Optimize Rust compilation

From the compiler to how you manage your project, this article is a complete walk-through to improve compilation time, runtime performance and binary size.

engineering/dev/lang/rust

32 min read

Mar 13, 2026

deep-diveguide

Rust runtime performance and reliability (compile-time checks) are two of Rust's major pros. But it comes at a cost: (learning curve and) compilation time. It is considered by developers as one of the language's biggest flaws.

However, hardware, project crate / workspace management, better code and compiler understanding, and tweaking compiler options can help you mitigate this trade-off.

Before jumping in, I'd suggest that you take a quick look at my compiler reference. It is an overview of how the compiler operates, but more importantly, it contains a table referencing all the options we'll benchmark here.

This article is split in two parts:

  1. Compiler-related optimizations: Options, toolchains, backend one can leverage to improve compile time. Based on tests and actual numbers accessible below.
  2. Environment-related optimizations: Project management, hardware, first and third-party tools.

Preamble: a word on iterative compilation

While the former influences the latter, cold compilation and iterative compilation are not to be put on the same level.

Cold compilation is compilation from scratch. It matters the most when deploying to production.

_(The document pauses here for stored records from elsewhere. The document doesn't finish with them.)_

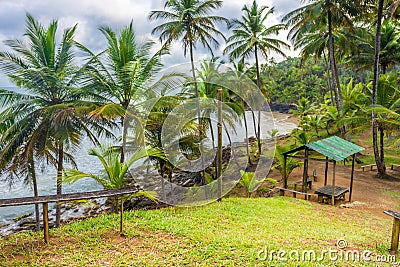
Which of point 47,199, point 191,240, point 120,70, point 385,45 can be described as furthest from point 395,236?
point 385,45

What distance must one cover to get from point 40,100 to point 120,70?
2.80 m

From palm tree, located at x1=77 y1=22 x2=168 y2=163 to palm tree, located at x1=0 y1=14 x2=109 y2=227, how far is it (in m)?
0.60

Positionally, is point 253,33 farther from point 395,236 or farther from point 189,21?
point 395,236

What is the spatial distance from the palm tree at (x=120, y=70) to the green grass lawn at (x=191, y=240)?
3.57 metres

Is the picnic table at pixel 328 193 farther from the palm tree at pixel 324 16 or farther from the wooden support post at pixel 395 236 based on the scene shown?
the palm tree at pixel 324 16

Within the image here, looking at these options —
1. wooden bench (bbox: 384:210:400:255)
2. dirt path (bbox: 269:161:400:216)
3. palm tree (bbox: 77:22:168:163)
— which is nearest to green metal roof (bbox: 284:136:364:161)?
dirt path (bbox: 269:161:400:216)

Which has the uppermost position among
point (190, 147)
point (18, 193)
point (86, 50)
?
point (86, 50)

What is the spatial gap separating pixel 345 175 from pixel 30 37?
14.2 m

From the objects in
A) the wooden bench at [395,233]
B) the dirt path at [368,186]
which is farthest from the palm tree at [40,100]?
the dirt path at [368,186]

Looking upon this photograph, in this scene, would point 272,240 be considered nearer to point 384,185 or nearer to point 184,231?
point 184,231

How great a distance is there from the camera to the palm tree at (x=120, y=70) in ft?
27.5

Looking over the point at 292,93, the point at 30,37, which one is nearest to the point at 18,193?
the point at 30,37

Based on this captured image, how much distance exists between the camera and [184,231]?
489cm

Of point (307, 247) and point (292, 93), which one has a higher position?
point (292, 93)
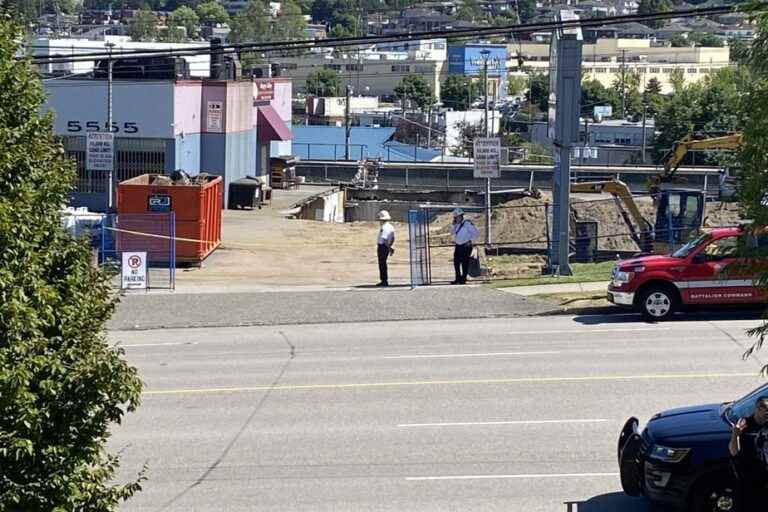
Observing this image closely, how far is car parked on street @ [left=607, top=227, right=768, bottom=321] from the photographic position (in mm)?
24094

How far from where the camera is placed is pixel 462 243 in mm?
29906

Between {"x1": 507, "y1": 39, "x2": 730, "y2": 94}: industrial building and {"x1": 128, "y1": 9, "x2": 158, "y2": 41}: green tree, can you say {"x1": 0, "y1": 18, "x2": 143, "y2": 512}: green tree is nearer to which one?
{"x1": 507, "y1": 39, "x2": 730, "y2": 94}: industrial building

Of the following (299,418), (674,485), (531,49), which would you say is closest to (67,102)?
(299,418)

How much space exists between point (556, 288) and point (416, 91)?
116 metres

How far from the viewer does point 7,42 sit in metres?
9.07

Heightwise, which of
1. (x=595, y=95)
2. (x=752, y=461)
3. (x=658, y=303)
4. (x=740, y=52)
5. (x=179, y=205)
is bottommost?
(x=658, y=303)

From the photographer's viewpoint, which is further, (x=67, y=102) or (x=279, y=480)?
(x=67, y=102)

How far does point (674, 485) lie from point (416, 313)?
1474cm

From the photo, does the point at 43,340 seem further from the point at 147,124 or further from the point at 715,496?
the point at 147,124

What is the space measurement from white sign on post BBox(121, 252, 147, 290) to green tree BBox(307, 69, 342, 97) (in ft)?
379

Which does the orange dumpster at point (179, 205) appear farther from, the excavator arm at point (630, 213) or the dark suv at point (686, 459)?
the dark suv at point (686, 459)

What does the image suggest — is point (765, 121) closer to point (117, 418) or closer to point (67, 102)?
point (117, 418)

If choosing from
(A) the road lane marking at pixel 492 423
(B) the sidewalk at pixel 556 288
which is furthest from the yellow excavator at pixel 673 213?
(A) the road lane marking at pixel 492 423

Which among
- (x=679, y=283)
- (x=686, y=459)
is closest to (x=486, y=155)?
(x=679, y=283)
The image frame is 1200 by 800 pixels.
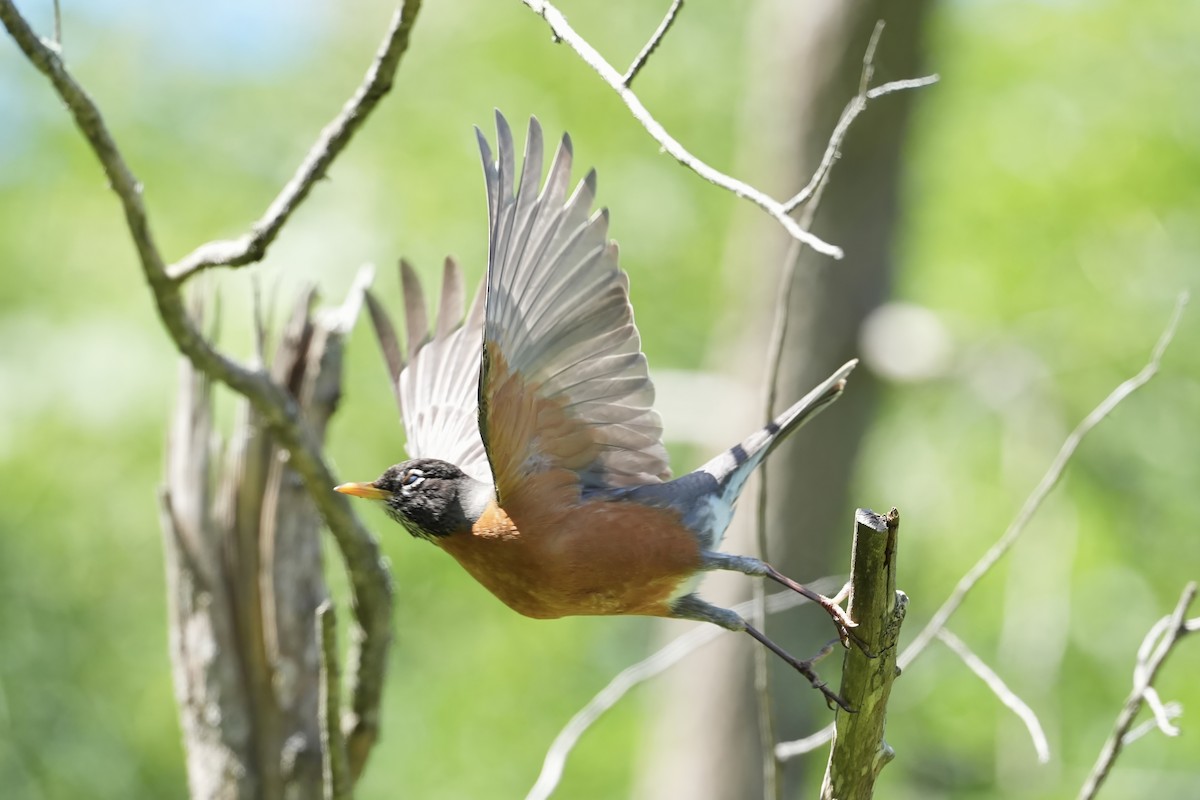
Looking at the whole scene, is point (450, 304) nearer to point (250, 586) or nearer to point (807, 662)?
→ point (250, 586)

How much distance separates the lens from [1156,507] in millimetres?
8539

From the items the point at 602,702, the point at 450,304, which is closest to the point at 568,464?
the point at 602,702

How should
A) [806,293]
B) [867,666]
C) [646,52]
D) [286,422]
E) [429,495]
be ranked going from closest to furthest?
[646,52]
[867,666]
[429,495]
[286,422]
[806,293]

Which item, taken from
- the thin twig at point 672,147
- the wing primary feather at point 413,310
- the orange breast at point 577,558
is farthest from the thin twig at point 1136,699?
the wing primary feather at point 413,310

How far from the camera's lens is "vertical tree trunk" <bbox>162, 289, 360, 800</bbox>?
4.36 m

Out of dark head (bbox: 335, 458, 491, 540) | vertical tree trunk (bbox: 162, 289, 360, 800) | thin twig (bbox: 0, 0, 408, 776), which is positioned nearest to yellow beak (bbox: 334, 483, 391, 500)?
dark head (bbox: 335, 458, 491, 540)

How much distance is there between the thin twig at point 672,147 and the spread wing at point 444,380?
2.02 metres

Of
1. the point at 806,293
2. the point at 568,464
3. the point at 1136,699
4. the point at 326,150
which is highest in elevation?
the point at 806,293

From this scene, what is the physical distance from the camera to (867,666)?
2.69m

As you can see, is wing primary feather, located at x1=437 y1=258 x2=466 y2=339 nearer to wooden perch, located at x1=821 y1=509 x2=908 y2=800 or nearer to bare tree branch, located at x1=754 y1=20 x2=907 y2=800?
bare tree branch, located at x1=754 y1=20 x2=907 y2=800

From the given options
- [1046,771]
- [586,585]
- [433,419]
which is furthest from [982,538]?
[586,585]

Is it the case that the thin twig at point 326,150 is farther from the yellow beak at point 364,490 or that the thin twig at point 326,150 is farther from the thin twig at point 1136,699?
the thin twig at point 1136,699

Iterative compilation is incremental compilation + linking. This is the one that matters to developers on a daily basis.

Incremental implies the following:

  1. Frontend (lexer, parser, HIR, MIR) is skipped for all unchanged parts (dependencies and local modules).
  2. LLVM / cranelift backend:
    • Unchanged codegen units are skipped (which is why codegen-units should remain high).
    • Changed codegen units are recreated.
  3. All the generated code is linked again.

What is a codegen-unit?

A codegen unit (CGU) is a chunk of MIR handed to the backend (LLVM or Cranelift) as a single unit of parallel work. Each CGU produces one object file (.o). More units means more parallelism, but less cross-unit optimization (low impact).

So: a performant backend and linker matter a lot when it comes to rust daily development.

Optimizing the compilation process

Depending on the context, one likely wants to either improve: compilation time, runtime performance, or binary size.

Here are some recommendations based on my experience and tests, that you can find in the next section.

Honest spoiler: default cargo behavior is well set, nightly offers big gains, and an alternative linker finishes the job with brio.

There are plenty of resources out there, here are some valuable ones:

Synthesis

Options having the biggest impact, per need.

Incremental compilation time

Mostly benefits development iteration speed.

Option What it does for Incremental Builds The Trade-off
incremental=true Huge speedup: only recompile actual source changes since last build. M increase in target/ artifact bloat.
wild linker
(mold as a fallback)
Drops link times to < 1 s.
Link time can be an even bigger bottleneck than compilation depending on the project.
- Setup & compatibility restrictions.
- Runtime performance (negligible).
split-debuginfo="unpacked" Lightens the work of the linker (and lighter binary) Free
lto=false Having LTO on forces a global re-link on every minor code change. Runtime performance.

Cold compilation time

Benefits development iteration speed (often less important than incremental). Benefits release deployment time.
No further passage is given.